= Problem to solve =
Copy all of the following data line for line, with no changes.

= Records for the exercise =

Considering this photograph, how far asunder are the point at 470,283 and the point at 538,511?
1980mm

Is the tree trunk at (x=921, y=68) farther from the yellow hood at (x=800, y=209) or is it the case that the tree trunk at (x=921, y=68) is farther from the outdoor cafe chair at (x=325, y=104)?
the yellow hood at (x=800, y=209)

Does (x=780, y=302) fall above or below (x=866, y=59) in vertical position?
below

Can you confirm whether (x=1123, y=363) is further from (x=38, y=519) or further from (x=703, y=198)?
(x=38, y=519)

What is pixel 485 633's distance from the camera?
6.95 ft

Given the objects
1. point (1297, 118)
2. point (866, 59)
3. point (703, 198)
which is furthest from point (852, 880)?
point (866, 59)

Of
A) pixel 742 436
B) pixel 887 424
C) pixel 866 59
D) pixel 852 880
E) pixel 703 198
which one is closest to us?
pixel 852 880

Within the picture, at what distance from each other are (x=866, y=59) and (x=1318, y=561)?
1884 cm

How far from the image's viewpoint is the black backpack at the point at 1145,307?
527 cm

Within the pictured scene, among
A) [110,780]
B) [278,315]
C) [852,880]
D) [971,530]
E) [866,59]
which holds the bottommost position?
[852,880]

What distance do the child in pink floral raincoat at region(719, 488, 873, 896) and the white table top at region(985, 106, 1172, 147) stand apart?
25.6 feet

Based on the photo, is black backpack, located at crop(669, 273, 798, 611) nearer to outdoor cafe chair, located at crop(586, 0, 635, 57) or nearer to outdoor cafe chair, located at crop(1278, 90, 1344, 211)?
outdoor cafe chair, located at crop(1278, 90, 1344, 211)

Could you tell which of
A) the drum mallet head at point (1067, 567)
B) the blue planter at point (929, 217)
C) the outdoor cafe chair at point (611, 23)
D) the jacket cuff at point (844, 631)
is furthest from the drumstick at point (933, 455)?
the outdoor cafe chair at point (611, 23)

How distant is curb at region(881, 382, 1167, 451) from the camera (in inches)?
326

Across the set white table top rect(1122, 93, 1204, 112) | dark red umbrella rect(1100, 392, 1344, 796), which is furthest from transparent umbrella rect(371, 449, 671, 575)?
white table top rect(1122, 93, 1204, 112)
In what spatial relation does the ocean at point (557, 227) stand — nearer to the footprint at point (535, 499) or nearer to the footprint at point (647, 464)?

= Answer to this task =
Considering this photograph, how far asunder are the point at 470,283 and the point at 538,511?
1980mm

Is the tree trunk at (x=921, y=68) farther from the yellow hood at (x=800, y=209) or is it the case that the tree trunk at (x=921, y=68) is farther from the outdoor cafe chair at (x=325, y=104)?
the yellow hood at (x=800, y=209)

Does (x=780, y=302) fall above or below (x=866, y=59) in vertical position?
below

Can you confirm whether (x=1123, y=363) is further from (x=38, y=519) or further from (x=703, y=198)?
(x=38, y=519)

What is pixel 485 633's distance from the camera?
6.95 ft

Given the objects
1. point (1297, 118)
2. point (866, 59)
3. point (703, 198)
which is furthest from point (852, 880)?
point (866, 59)

Of
A) pixel 742 436
B) pixel 887 424
C) pixel 866 59
D) pixel 852 880
E) pixel 703 198
which one is closest to us?
pixel 852 880

Within the picture, at what distance from each other are (x=866, y=59) and (x=1318, y=561)?
1884 cm

How far from the image's viewpoint is the black backpack at the point at 1145,307?
527 cm

Within the pictured scene, among
A) [110,780]
B) [278,315]
C) [852,880]
D) [971,530]
E) [866,59]
which holds the bottommost position?
[852,880]

What distance do the child in pink floral raincoat at region(719, 488, 873, 896) and the white table top at region(985, 106, 1172, 147) stand apart?
25.6 feet

Based on the photo, is black backpack, located at crop(669, 273, 798, 611) nearer to outdoor cafe chair, located at crop(586, 0, 635, 57) or nearer to outdoor cafe chair, located at crop(1278, 90, 1344, 211)?
outdoor cafe chair, located at crop(1278, 90, 1344, 211)

Could you tell which of
A) the drum mallet head at point (1067, 567)
B) the blue planter at point (929, 217)
C) the outdoor cafe chair at point (611, 23)
D) the jacket cuff at point (844, 631)
is furthest from the drumstick at point (933, 455)?
the outdoor cafe chair at point (611, 23)

How distant is curb at region(881, 382, 1167, 451) from the camera (in inches)?
326

Across the set white table top rect(1122, 93, 1204, 112) | dark red umbrella rect(1100, 392, 1344, 796), which is furthest from transparent umbrella rect(371, 449, 671, 575)?
white table top rect(1122, 93, 1204, 112)
In what spatial relation does the ocean at point (557, 227) stand — nearer to the footprint at point (535, 499) or nearer to the footprint at point (647, 464)?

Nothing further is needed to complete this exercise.